[Collected data entries]
** Start **

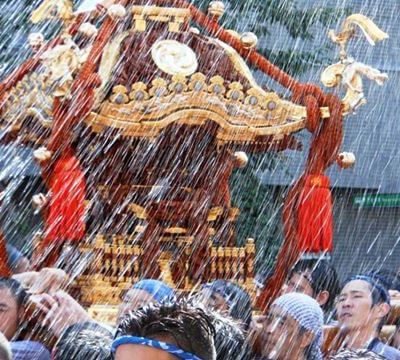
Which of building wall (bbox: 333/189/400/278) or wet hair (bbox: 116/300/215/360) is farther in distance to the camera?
building wall (bbox: 333/189/400/278)

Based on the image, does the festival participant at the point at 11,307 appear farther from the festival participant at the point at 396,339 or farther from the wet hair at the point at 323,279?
the wet hair at the point at 323,279

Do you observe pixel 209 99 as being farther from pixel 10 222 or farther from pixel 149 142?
pixel 10 222

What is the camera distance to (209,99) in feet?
19.8

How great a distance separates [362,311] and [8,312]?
138cm

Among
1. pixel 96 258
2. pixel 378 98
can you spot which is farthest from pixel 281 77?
pixel 378 98

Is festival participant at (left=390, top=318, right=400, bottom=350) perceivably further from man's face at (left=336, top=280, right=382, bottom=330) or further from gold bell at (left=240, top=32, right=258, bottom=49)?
gold bell at (left=240, top=32, right=258, bottom=49)

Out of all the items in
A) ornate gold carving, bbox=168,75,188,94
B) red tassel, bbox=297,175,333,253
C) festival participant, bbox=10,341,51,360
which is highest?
ornate gold carving, bbox=168,75,188,94

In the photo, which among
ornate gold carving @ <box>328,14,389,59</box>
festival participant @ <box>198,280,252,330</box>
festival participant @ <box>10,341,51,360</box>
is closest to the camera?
festival participant @ <box>10,341,51,360</box>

** End **

### EXERCISE OBJECTIVE
Please rewrite all of the entries above with "red tassel" changed to "crimson tassel" and nothing else altered, omitting the pictures.

### WRITTEN SOLUTION
Which of building wall (bbox: 333/189/400/278) or wet hair (bbox: 116/300/215/360) is farther in distance to the camera?
building wall (bbox: 333/189/400/278)

Based on the image, does the festival participant at the point at 11,307 appear farther from the festival participant at the point at 396,339 or farther from the wet hair at the point at 323,279?
the wet hair at the point at 323,279

Do you observe pixel 209 99 as being farther from pixel 10 222 or farther from pixel 149 142?
pixel 10 222

What is the camera distance to (209,99) in feet?
19.8

How great a distance separates [362,311] and [8,312]?
138cm

Among
1. pixel 96 258
2. pixel 378 98
can you spot which is farthest from pixel 281 77?
pixel 378 98

Is festival participant at (left=390, top=318, right=400, bottom=350) perceivably further from man's face at (left=336, top=280, right=382, bottom=330) or further from gold bell at (left=240, top=32, right=258, bottom=49)?
gold bell at (left=240, top=32, right=258, bottom=49)

Out of all the items in
A) ornate gold carving, bbox=168,75,188,94
B) crimson tassel, bbox=297,175,333,253
C) festival participant, bbox=10,341,51,360
which is highest?
ornate gold carving, bbox=168,75,188,94

In the photo, which among
ornate gold carving @ <box>328,14,389,59</box>
festival participant @ <box>198,280,252,330</box>
festival participant @ <box>10,341,51,360</box>
is closest to the camera?
festival participant @ <box>10,341,51,360</box>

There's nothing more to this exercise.